Taylor Barrow is taking a break from her second-year studies at the Wayne State University School of Medicine, but the reason for her temporary absence is a worthy one. The Class of 2025 medical student was one of only two people in the country accepted to the Section of Medical Oncology at Yale Cancer Center’s newly-launched Diversity Enhancement Program in Oncology.
The program provides two underrepresented in medicine students or residents exposure to hematology/medical oncology as a career, faculty-mentored clinical experience in oncology, as well as with a corresponding clinical or translational research project. She will start the eight-week supplemental fellowship in late September.
“I am very interested in how the environment, particularly cities like Detroit and even New Haven, affects cancer rates, times of diagnosis and health outcomes in Black residents. I began my application by sharing a bit about my family history, how my grandparents, those living and those I never got to meet, all lifelong Detroiters, have some relation with cancer,” Barrow said. “Like many Detroiters, my legacy begins with the great migration to escape the Jim Crow south, relocate and find community in this city. Many infrastructure changes, racism and environmental wrongdoings plagued my ancestors, yet they endured. How does the field of oncology and cancer relate to this history? What caused their bodies to react this way? What new things can I learn within the area to better help me understand my legacy? This, and I am sure many other lessons, await me in New Haven.”
Barrow discovered the Yale program through her involvement at the Karmanos Cancer Institute, specifically its Health Equity Book Club.
“I frequently sat on their panel to discuss various books about intersectional bias in race and health care. Together, we would reflect on our own experiences in life and with patients, and aim to figure out how we could be better past, present and future providers,” she said. “More than that, however, the folks at Karmanos, who were excellent mentors and confidants, presented me with this opportunity. They even offered to send a letter from officials at Karmanos vouching for my application. Without their support, specifically Drs. Michelle Cote, Danny Inman, Ann Schwartz and Michael Simon, I would not have had this chance.”
(Learn more about the book club at https://www.karmanos.org/karmanos/health-equity-book-club).
Once in New Haven, Barrow will receive mentorship from Medical Oncology-Hematology T32 fellows.

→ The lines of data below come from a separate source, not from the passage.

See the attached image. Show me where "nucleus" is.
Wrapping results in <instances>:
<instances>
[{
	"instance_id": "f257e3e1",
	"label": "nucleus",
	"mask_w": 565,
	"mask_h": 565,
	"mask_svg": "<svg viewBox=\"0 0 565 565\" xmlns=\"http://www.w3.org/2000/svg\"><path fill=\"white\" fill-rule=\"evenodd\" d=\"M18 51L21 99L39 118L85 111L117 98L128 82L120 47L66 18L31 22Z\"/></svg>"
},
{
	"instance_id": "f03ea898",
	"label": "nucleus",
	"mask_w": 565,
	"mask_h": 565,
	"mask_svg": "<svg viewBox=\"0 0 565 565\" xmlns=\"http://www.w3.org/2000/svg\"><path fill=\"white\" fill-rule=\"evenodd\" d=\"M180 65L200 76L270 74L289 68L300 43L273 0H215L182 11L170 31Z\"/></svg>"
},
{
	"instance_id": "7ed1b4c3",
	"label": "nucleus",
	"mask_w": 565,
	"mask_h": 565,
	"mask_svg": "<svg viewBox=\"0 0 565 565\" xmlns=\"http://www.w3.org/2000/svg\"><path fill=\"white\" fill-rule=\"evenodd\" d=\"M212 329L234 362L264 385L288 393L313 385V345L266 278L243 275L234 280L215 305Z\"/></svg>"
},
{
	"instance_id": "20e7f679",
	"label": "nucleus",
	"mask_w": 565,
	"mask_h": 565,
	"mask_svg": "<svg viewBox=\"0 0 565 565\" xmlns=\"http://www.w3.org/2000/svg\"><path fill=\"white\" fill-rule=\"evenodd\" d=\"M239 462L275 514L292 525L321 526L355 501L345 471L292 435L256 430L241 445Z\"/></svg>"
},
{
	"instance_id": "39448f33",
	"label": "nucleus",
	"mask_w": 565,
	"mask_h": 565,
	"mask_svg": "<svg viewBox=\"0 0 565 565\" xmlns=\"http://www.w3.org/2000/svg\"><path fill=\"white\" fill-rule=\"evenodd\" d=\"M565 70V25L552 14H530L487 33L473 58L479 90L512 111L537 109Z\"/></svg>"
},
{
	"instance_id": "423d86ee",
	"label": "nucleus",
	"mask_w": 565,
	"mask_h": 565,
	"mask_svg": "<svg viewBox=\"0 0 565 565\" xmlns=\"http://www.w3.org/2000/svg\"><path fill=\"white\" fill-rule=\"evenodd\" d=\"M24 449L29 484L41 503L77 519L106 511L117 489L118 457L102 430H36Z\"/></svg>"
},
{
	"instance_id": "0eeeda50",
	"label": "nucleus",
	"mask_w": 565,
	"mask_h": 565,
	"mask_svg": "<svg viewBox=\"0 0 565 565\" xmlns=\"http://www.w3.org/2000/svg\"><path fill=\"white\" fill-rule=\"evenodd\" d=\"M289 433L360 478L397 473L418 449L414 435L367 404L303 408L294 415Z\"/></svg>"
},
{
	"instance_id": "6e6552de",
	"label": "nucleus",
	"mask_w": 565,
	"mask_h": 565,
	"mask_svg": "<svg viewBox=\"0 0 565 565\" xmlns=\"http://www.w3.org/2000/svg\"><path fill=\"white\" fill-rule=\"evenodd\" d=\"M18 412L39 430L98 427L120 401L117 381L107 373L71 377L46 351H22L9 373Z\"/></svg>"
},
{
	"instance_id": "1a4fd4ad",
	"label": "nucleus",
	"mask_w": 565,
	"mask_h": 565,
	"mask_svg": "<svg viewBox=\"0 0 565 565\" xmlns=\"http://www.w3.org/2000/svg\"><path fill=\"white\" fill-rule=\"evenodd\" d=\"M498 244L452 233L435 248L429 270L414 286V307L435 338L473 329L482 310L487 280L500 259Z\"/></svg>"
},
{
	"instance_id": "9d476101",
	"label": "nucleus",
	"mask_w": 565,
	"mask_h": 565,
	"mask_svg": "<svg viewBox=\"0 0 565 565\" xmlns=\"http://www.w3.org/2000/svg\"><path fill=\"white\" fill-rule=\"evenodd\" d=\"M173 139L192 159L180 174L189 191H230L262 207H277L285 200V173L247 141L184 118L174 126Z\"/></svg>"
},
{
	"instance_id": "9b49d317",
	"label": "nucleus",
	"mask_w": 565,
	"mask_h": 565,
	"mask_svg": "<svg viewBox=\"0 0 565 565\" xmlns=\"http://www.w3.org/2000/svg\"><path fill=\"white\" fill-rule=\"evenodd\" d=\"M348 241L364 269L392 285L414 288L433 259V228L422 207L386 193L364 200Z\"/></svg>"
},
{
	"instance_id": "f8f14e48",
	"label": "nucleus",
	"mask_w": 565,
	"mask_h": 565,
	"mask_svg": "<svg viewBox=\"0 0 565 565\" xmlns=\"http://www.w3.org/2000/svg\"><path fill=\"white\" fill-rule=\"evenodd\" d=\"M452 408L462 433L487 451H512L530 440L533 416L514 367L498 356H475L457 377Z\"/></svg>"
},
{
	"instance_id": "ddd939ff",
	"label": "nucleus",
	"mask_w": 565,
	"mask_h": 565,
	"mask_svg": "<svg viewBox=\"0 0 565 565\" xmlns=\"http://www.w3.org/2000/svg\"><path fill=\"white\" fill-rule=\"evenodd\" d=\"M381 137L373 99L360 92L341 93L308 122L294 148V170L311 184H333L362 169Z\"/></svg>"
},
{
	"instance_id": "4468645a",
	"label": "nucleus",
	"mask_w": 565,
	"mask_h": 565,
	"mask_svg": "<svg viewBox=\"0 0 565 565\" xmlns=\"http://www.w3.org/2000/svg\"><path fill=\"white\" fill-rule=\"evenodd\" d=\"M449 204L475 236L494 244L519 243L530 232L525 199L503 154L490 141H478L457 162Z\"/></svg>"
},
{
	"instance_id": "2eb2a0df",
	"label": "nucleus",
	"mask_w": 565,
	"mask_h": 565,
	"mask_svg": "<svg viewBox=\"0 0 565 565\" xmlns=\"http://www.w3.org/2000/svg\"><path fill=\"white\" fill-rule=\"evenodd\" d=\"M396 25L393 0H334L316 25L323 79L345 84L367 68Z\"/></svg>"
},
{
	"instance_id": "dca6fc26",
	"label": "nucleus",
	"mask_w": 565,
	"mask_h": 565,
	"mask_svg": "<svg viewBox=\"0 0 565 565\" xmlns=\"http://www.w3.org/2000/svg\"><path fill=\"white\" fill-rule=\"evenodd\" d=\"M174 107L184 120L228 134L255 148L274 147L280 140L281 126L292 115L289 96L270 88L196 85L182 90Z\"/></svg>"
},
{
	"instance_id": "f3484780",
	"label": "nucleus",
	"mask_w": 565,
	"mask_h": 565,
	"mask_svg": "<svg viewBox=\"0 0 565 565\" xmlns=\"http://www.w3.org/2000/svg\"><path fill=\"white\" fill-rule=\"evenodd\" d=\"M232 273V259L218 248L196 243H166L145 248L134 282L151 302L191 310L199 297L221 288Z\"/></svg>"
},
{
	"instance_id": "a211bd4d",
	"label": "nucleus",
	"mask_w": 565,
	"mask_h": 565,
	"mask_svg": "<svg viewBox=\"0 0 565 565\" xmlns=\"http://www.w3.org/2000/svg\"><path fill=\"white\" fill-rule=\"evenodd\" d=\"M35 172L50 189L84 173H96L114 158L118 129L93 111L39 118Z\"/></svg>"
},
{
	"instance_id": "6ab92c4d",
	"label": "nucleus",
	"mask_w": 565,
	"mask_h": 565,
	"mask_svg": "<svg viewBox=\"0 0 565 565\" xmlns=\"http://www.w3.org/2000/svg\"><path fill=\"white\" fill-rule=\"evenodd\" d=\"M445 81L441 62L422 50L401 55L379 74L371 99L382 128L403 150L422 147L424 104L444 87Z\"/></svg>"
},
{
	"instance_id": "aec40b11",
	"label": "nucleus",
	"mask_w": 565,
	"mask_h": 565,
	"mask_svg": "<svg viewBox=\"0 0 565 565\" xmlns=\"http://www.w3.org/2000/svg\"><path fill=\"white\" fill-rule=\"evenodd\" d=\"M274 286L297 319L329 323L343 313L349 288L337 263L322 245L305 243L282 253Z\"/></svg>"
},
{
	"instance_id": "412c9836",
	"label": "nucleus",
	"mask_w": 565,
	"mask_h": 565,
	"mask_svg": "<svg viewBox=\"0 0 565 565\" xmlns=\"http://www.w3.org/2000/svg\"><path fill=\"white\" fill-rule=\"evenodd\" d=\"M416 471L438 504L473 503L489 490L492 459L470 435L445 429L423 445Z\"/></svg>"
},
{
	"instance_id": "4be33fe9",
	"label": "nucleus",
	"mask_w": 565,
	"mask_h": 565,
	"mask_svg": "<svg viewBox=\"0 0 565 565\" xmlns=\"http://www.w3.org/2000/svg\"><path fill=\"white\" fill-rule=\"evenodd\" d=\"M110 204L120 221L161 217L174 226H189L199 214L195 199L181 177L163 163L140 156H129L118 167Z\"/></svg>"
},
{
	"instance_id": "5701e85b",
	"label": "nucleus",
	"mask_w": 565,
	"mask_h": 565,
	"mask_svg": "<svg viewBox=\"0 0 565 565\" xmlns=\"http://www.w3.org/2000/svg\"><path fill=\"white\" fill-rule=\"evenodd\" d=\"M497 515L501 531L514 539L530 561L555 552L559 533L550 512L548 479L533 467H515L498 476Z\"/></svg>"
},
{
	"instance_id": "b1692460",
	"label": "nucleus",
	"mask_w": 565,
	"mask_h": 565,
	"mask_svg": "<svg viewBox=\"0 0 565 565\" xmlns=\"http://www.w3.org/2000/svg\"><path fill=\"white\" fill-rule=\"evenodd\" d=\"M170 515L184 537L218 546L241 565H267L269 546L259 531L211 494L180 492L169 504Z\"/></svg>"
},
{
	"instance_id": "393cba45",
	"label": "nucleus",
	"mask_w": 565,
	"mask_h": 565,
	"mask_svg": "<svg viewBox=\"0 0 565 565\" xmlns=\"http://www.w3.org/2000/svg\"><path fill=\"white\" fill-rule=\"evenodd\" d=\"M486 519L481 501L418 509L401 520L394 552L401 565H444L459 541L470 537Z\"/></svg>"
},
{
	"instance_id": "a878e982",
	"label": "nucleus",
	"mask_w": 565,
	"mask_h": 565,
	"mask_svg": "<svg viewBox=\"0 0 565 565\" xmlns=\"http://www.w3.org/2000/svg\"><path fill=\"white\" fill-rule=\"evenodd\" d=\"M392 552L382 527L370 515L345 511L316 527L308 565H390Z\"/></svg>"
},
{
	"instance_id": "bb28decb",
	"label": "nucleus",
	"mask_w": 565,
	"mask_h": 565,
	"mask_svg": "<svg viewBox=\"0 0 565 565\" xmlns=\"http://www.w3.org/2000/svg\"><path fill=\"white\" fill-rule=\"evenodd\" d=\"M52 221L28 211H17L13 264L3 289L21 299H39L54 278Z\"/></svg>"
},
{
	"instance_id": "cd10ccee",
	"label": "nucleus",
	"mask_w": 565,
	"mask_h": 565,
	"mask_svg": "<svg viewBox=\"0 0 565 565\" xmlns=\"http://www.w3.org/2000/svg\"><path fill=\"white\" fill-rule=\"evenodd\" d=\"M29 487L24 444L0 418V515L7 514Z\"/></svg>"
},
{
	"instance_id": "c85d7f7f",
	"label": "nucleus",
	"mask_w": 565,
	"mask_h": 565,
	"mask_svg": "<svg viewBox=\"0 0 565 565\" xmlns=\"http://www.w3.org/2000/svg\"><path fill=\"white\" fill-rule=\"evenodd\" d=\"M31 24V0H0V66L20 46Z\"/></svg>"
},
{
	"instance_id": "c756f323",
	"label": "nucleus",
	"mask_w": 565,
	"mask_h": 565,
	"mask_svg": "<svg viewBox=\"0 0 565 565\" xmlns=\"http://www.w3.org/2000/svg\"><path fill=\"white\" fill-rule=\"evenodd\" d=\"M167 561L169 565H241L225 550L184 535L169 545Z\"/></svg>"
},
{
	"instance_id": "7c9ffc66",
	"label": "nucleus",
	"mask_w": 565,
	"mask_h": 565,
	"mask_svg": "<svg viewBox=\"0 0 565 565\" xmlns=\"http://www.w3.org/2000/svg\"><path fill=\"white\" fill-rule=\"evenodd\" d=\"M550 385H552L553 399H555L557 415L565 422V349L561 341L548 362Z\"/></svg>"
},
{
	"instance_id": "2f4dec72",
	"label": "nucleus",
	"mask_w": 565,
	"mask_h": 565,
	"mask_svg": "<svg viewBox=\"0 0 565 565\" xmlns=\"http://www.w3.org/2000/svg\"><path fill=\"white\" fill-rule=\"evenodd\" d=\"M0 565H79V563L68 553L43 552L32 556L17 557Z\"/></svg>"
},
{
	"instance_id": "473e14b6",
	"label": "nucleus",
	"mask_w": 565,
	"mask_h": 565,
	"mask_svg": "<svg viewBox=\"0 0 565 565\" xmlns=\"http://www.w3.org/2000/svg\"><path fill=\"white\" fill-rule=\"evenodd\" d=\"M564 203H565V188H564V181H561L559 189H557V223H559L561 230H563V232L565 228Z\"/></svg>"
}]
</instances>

“I am honored to get the chance to have more mentors and be in a new environment like Yale. However, I am also an eastsider of Detroit, born and raised, and a Black woman. I am excited to bring my perspective, history and Detroit to the table,” Barrow said. “The whole reason I got into medicine is to serve the people of my community, and opportunities like this, with its resources and connections, are what Detroiters deserve. The folks at Yale have already been so kind and informative, and I look forward to continuing to grow relationships there and bring what I have learned back home.”
The Diversity Enhancement Program in Oncology is a new opportunity for students considered underrepresented in medicine, said Roy Herbst, M.D., Ph.D., deputy director for Clinical Affairs and chief of Medical Oncology at Yale Cancer Center and Smilow Cancer Hospital, and assistant dean for Translational Research at Yale School of Medicine.
“Our inaugural class will gain an impactful oncology experience throughout their eight-week rotation, with mentoring from our outstanding faculty and fellows. We’re thrilled to offer this program and to be able to add to the many talented physician-scientists we have here at Yale,” he said.
Expenses, including living, transportation and research, are paid for by the program, up to $5,000 per student.
“Honestly, I will be a sponge within those two months, taking in everything clinical, social, environmental and more,” she said.
The visit is not her first time in Connecticut. She worked as an organizer and within the non-profit sector for several years in New Haven and Bridgeport. “The folks there remind me so much of Detroit — and honestly helped me find my voice within activism, especially the lessons I learned from Bridgeport Generation Now, CT-Core, Skateport, Caroline House, Green Village Initiative and many others. I am excited to re-connect with that community. Though I have not spent much time at Yale, I am also happy to have a new perspective on the city,” she added.